Selected extract:
----

Yeah, I quickly turned around and walked out. So two hours later, my dad was shitting around in the garage and left me to rake our one acre yard by myself. He burned the leaves, but that was about it. I can see how throwing a match can be such a demanding task though…

He did the same thing to my mom. We transfer a bunch of junk from the garage my parents like to call the “Family Room” to our Real garage, which is separated from our house, but as big as our house, that is still packed to the walls with junk. He said to her, “We need to go through some of that stuff out there.”

When my dad says, “We” he really means YOU. I’m not sure what he was doing, I was raking leaves, but my mom had nothing nice to say about him. She baked pies for Thanksgiving because we went to my Aunt’s house.

We had about four hours of eating and visiting as a Holiday vacation, the rest of the time was spent in work and sleeping. As of the junk, it’s Hilarious! We got charged a commercial bill from our garbage men, and we have fourteen boxes of stuff going to the Salvation Army!

The thing that makes it funny is that we merely got through an 18th of the crap at best! I was so pissed about having to do it, but in the end, watching my dad get that commercial bill and seeing the car over laden with stuff we don’t use anymore was nothing short of hilarious! Anyway, I’ll report more later. It’s good to be back, its good be blogging, and it’s certainly good to be back in routine.

Anthony Casimire Signing off
Posted by Anthony Casimire at 8:53 AM - No Comments   Add a Comment  
 

 A little about me...
 

Today is going very well. I wouldn’t have even bothered coming to school today except for the fact that as long as I have under five absences and am passing the class, I don’t have to take semester finals. I’ve only missed three days (four in Culinary arts because I skipped a boring three hour seminar.) I figured that there wasn’t going to be ANY work today, and I was right.

So far, I’ve played music on a keyboard, ate pizza, listened to presentations, watched a movie, and now have three more hours of movie watching or computer time. I’ll watch a movie later, but for now, I decided I would update my blog, as well as read the blogs of others. I would have it no other way. However, I wont have any access to a computer until Monday, so after 3:00 pm Central time, don’t bother until Monday. I’m not complaining though, not complaining at all.

I hope you all have a very wonderful Thanksgiving. We all have plenty to be thankful for. My school is pretty funny. A good name for my school would be the school of Liberal Arts. This is the kind of school that nothing good or bad ever happens in. Even the athletics are very mediocre. We’re not good we’re not bad we’re just Eagles. This is the kind of school that you will walk in, and there will be a guy sitting on a bench with an amp beside him, playing the guitar.

We have our preps, nerds, jocks, Goths, punks, everything, actually. It’s very compact yet very ghostly quiet. I once had a friend drop by my school for a visit. He goes to another district and he told me, “My school is less than half the size of your school, but twice as loud.” They have coffee and doughnuts for sale for anyone, even newspaper-readers while be sitting on benches as life passes us all so unassumingly.

----

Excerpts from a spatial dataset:
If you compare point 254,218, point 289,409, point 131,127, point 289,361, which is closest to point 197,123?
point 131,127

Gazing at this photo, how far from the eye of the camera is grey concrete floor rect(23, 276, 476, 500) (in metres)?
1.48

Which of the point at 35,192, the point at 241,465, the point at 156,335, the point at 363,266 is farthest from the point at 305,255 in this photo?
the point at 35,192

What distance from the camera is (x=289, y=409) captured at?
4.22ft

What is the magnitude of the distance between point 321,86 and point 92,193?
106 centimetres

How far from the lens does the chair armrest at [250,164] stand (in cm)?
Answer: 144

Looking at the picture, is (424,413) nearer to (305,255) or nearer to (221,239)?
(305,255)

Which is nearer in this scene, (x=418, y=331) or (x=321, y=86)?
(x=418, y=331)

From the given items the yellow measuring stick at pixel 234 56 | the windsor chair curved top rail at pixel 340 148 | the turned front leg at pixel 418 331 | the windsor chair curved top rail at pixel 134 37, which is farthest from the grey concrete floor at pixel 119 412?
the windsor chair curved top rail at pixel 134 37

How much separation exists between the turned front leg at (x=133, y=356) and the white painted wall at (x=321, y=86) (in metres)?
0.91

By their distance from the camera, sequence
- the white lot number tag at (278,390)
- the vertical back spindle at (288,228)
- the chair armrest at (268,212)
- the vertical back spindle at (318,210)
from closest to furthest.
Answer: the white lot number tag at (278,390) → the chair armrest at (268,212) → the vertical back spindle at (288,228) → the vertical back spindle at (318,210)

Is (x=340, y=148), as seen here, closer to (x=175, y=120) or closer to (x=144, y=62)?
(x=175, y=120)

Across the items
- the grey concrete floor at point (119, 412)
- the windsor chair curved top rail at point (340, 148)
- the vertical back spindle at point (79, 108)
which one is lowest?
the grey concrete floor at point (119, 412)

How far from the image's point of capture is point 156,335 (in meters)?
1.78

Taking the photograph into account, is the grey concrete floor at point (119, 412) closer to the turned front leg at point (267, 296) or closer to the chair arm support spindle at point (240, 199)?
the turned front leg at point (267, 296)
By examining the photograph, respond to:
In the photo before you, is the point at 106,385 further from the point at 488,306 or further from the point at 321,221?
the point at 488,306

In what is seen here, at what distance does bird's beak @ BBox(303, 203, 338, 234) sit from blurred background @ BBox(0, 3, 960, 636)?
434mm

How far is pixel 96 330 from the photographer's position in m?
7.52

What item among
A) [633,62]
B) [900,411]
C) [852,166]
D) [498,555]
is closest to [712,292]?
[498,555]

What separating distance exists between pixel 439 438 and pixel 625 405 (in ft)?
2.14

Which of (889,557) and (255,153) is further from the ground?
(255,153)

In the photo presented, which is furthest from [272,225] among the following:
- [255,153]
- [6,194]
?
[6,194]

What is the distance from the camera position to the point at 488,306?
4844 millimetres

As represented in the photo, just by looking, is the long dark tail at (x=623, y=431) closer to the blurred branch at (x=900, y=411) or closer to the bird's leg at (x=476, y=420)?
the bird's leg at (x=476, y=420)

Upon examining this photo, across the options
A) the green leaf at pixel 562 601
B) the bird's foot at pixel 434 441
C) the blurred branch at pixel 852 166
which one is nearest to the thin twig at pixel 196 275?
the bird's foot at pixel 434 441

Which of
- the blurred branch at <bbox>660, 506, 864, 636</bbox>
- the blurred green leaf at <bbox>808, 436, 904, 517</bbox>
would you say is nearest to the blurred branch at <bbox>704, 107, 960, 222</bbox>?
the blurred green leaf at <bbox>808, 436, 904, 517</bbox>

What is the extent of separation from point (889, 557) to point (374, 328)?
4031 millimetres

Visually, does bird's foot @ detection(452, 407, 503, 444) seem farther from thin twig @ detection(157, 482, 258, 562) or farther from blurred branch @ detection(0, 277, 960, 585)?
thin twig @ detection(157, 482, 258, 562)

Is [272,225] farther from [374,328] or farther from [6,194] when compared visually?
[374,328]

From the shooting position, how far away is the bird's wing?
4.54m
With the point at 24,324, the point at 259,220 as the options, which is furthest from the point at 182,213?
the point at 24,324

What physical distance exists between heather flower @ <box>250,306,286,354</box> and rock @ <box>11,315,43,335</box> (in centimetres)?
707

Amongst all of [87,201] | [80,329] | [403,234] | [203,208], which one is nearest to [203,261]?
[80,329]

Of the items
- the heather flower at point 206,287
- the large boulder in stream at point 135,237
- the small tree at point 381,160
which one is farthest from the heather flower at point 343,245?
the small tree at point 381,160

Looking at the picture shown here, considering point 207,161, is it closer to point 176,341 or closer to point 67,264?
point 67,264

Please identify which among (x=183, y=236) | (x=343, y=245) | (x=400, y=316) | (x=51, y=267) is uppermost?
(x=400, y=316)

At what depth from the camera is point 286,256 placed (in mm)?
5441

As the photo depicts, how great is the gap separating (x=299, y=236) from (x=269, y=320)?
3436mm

----

Work to complete:
1. Write out the part of the blog excerpt from "Anthony Casimire Signing" up to and including "I was right.".
2. Which groups of students does the blog excerpt say its writer's school has?

Solved problems:
1.
Anthony Casimire Signing off
Posted by Anthony Casimire at 8:53 AM - No Comments   Add a Comment  
 

 A little about me...
 

Today is going very well. I wouldn’t have even bothered coming to school today except for the fact that as long as I have under five absences and am passing the class, I don’t have to take semester finals. I’ve only missed three days (four in Culinary arts because I skipped a boring three hour seminar.) I figured that there wasn’t going to be ANY work today, and I was right.

2. Preps, nerds, jocks, Goths, punks